15/03/2009

Perdi-te e perdi-me, agora, na abstracção que interpreto. Nesta madrugada tardia, fria, sombria, vazia, onde me perco a ver viver o que não vivo, a não ser em sensações e pensamentos que me obrigam. As palavras não param procurando uma quietude racional, assim aniquilo-me, fingindo um renascimento que não sinto, um despojamento que, mais do que vejo e penso, é o que sou. Invisível absolvo a vida, que serena corre obstinada. Despojado de mim, faço-me nesta abstracção que interpreto. Entrego-me a uma liberdade tão casual como virtual, rendendo-me à desolação isolada da solidão erma, construindo teias emaranhadas de um nada que não controlo. Nesta aflição, onde agonio, deixo a simpatia que não tenho, troçando alarve da insignificância que figuro. Não sou mais que um molde destroçado de mim próprio, uma matriz sem regras que não o desespero, que dissolvo em opostos pragmáticos da razão.

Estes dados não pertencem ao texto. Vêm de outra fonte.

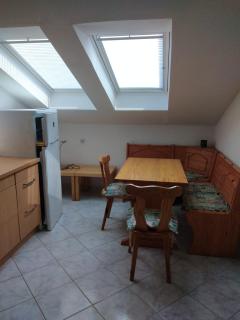 Bernie Apartments - Poreč - 8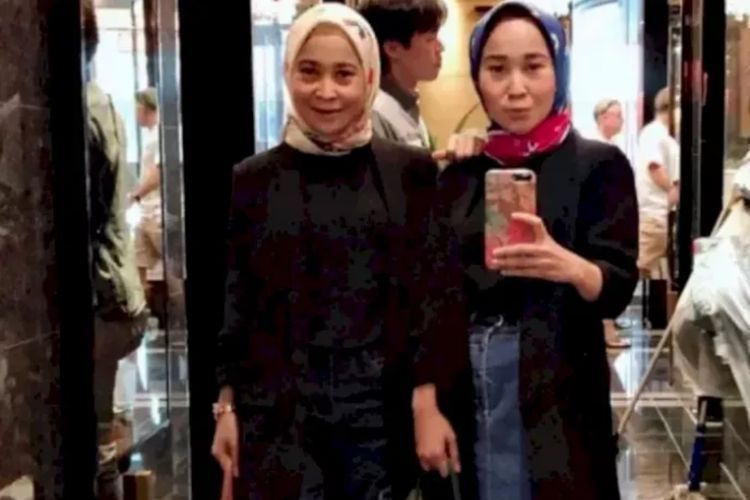 Antisipasi Kabur ke Luar Negeri, Polda Metro Cekal Si Kembar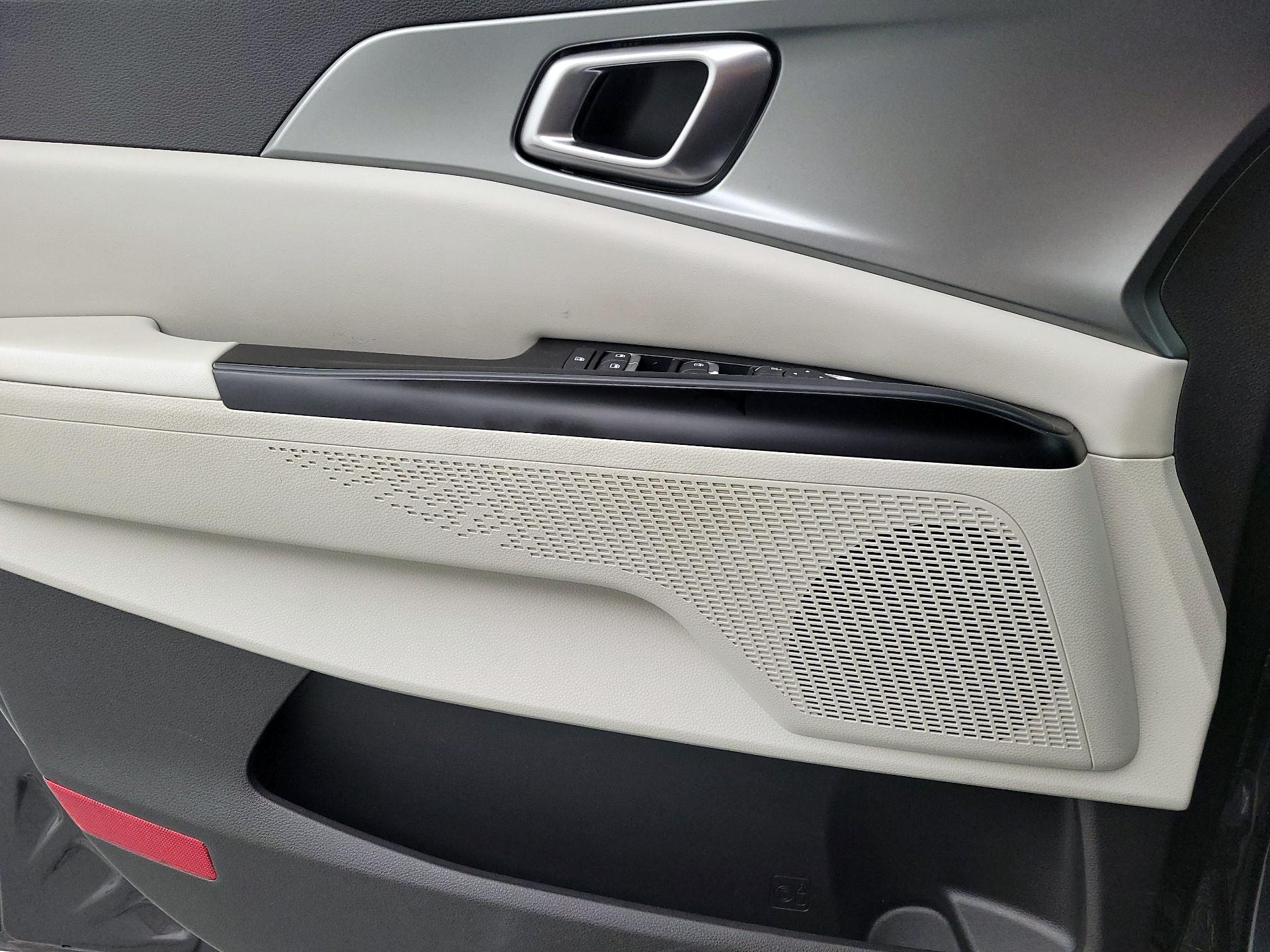Thumbnail: 2022 Kia Carnival - 12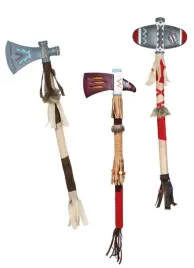 toporek-indianski-45cm-00662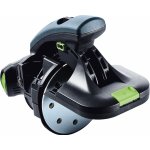 Festool ES-ETS 125 REQ-Plus – Sleviste.cz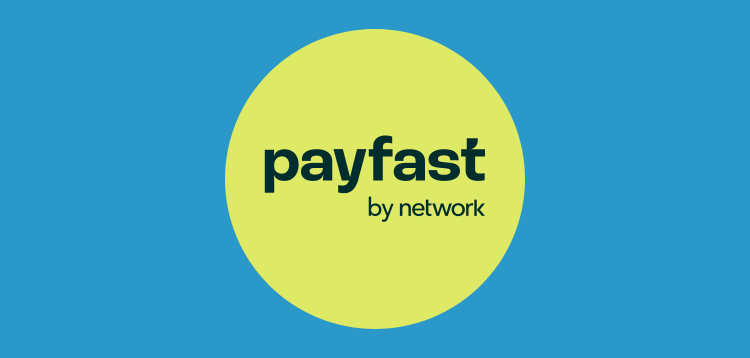 Item cover for download Paid Memberships Pro PayFast Gateway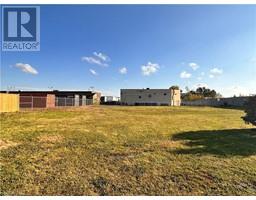514 WELLAND Avenue, st. catharines, Ontario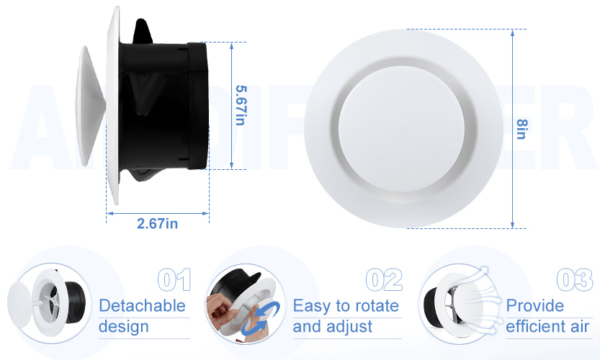 17501313749593-1.png 17501313749593-1.png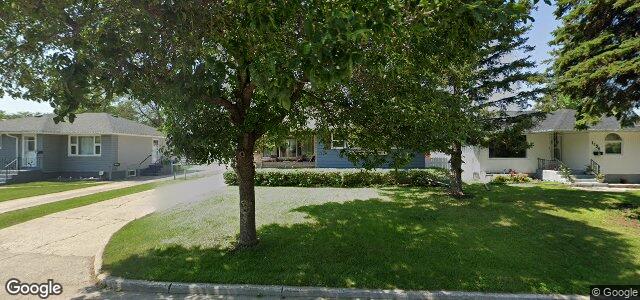 Larawan ng 1130 Rosewell Place sa Winnipeg, Manitoba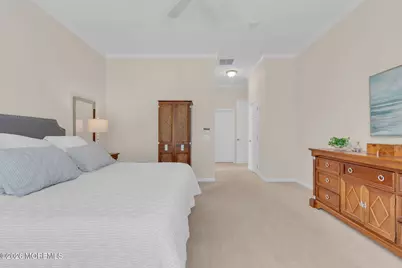 44 Winged Foot Road, Jackson, NJ 08527 - Photo 28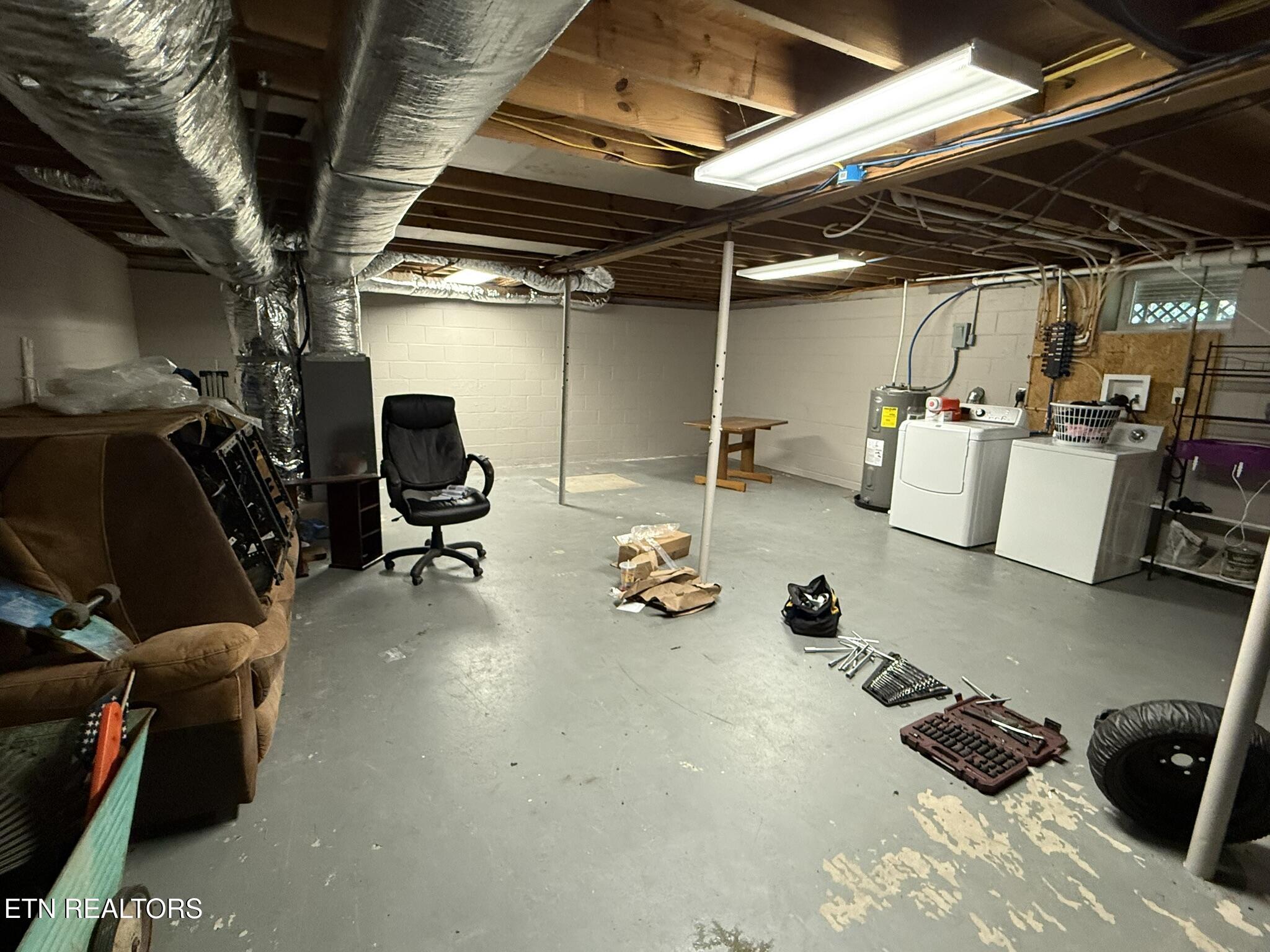 250 City Lake Road Jamestown, TN 38556 - Photo 25 of 35 IMG_3807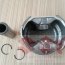Поршень ремонтный suzuki Grand Vitara,12100-65831-050 - Поршень ремонтный suzuki Grand Vitara,12100-65831-050
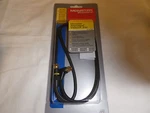 Monster Standard Video / F - Pin 1m (39in) Sv 1f Free S&h. Fixed Price $8.43.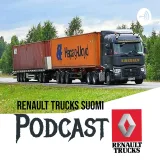 Renault Trucks Suomi (Trailer)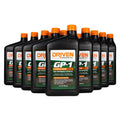 GP1 15W-40 Synthetic Blend Racing Oil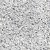 PISO MAJOPAR REF.HD 3704 - Imagem 1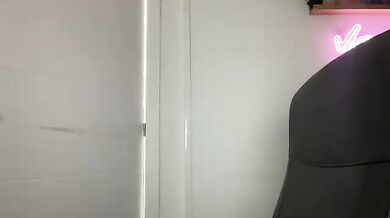 YorkshireLass Stripchat Tits Show Cam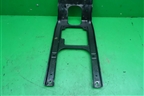 Кронштейн передней панели центральный для Mercedes Benz ML-Klass W164 c 2005-2011г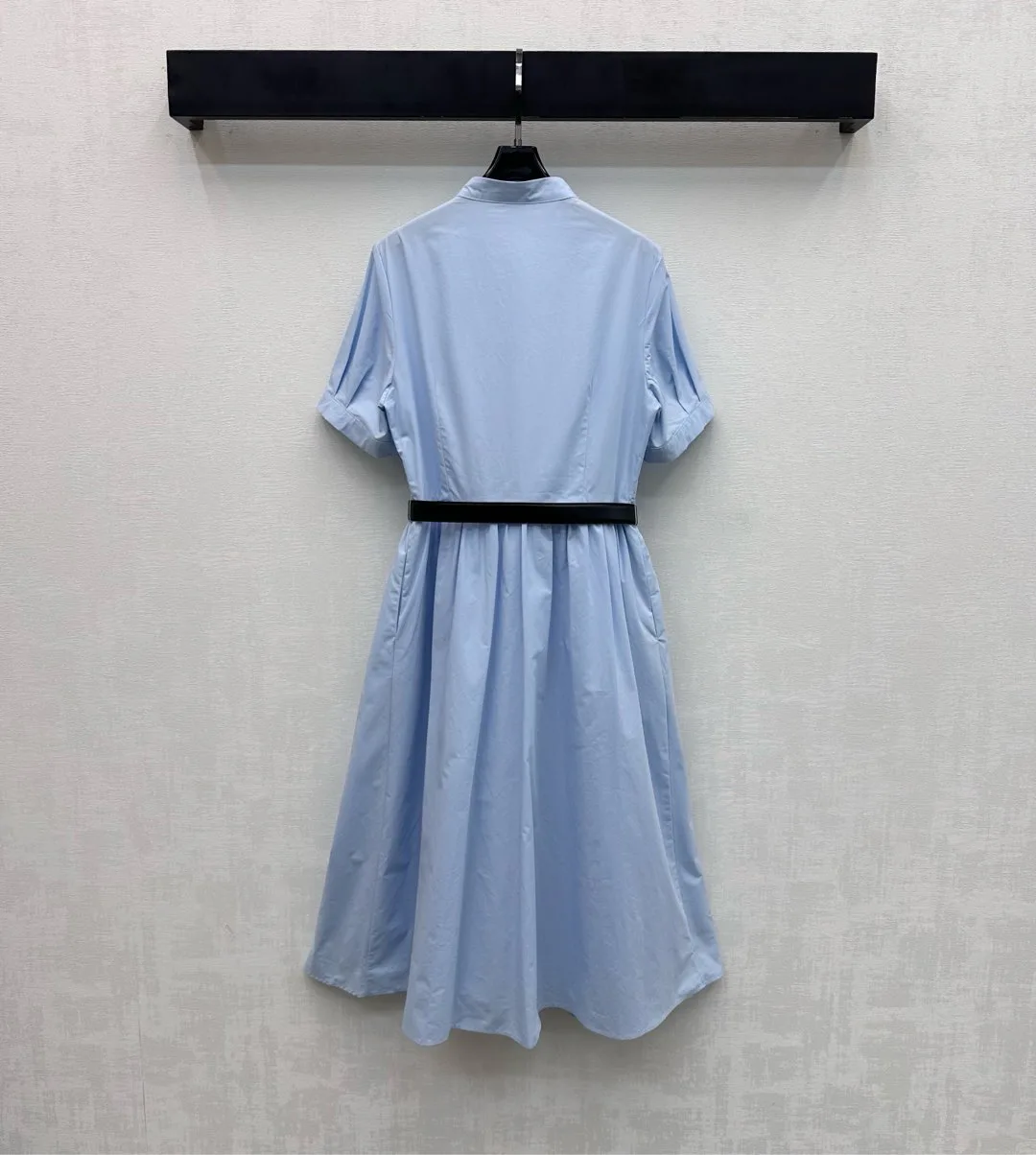 Платья Женские Christian Dior 11049529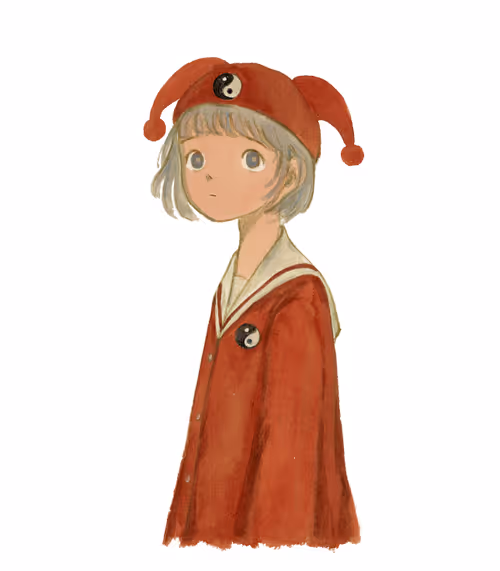 Item #16409405051729242561070213685033815966957793336762604763687881079292757540865 Media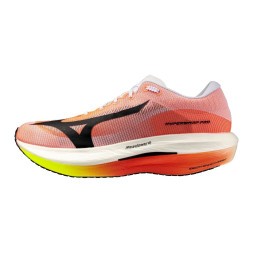 Мужские беговые кроссовки Mizuno HYPERWARP PRO (J1GC267281)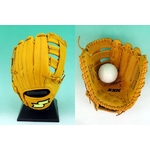 2010NJ^Ofڕi SSKiGXGXPCj NpO[uwJUNIOR PRO SERIESx Tu[f CgIWi37j Ep CgIW(37) Ep 摜P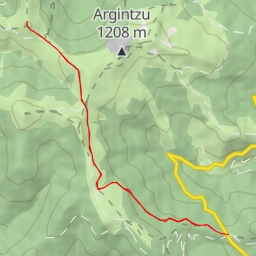 thumbnail for Astabizkar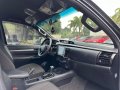 HOT!!! 2022 Toyota Hilux Conquest V for sale at affordable price -10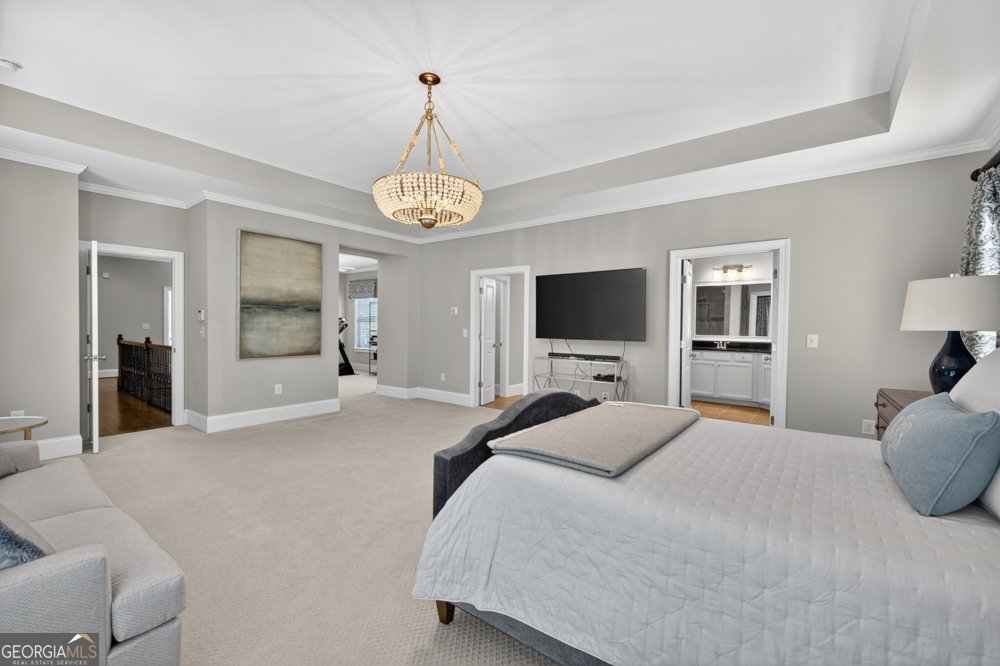 3156 Shadow Creek Roswell - Photo 42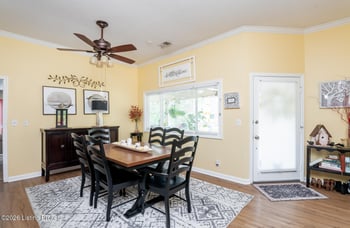 344 Rosewood Dr, Louisville, KY 40223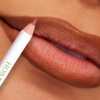 Honeybee Gardens Irresistible Lip Liner In Island Spice Rosey Cinnamon Color LongLasting GlutenFree Vegan 004 oz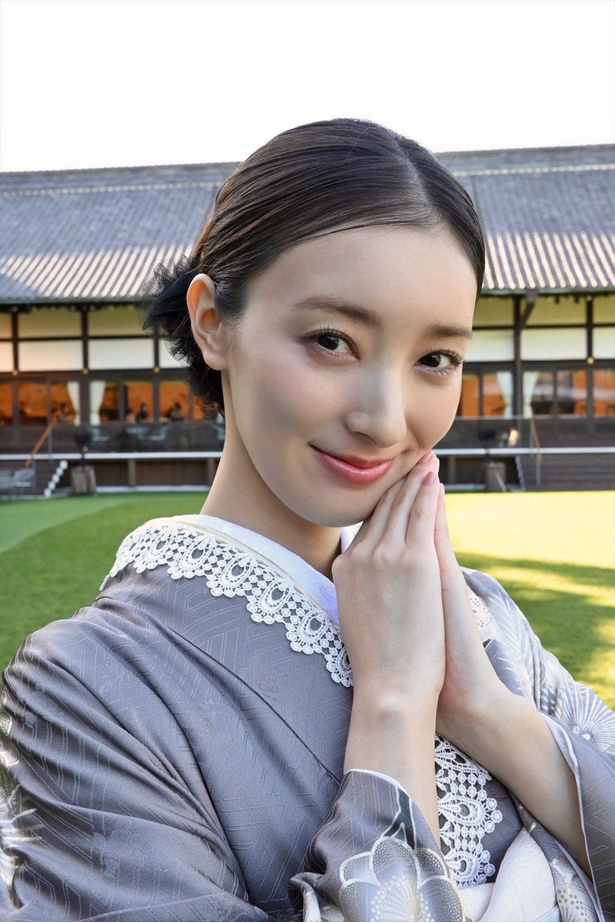 ブルガリ ウェディングジュエリーを選ぶなら 創造性豊かなジュエリーたちCLASSY. クラッシィ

Tanto logro que liberto na prisão em que estou. E, como sempre, ela volta, essa puta. Cheia de manhas e artimanhas nas manhãs que não tenho, nas tardes que tardiamente tardo em encontrar, nas noites claras que anseio e não descubro e madrugadas onde perdido me desassossego. Sempre sem piedade, dó ou compaixão, esta ditadora ávida, que, com devoção, me mostra o precipício que aparento, principiando um fim que não antevejo porque o represento. Rumo ao nada que sou, mais um empurrão da puta. Deliro perdido, sem o barco que não vem e o vento que me leva. Derivo à deriva em demanda de mim próprio, vencido pela fraqueza franca que sofro e suporto, pela intimidade solitária da solidão que vivo e faço, pela certeza pragmática de uma razão teimosa. Aqui estou e assim me afiguro, num voo perpétuo, de fragilidade obtusa, de perda irreparável, de arrependimento irremediável, de remorso obstinado, de consolo conveniente, de contrição penosa, de entrega sublimada, de poesia fingida, de fracasso decifrado. Nesta diluição infrutífera sou um porto sem barcos. Neste vento divago, prostrado, sem rumo e felicidade. Assim, contemplativo, diverge todo o meu ser, corpo e alma. Amanhã vou passear, desentorpecer as pernas e o espírito.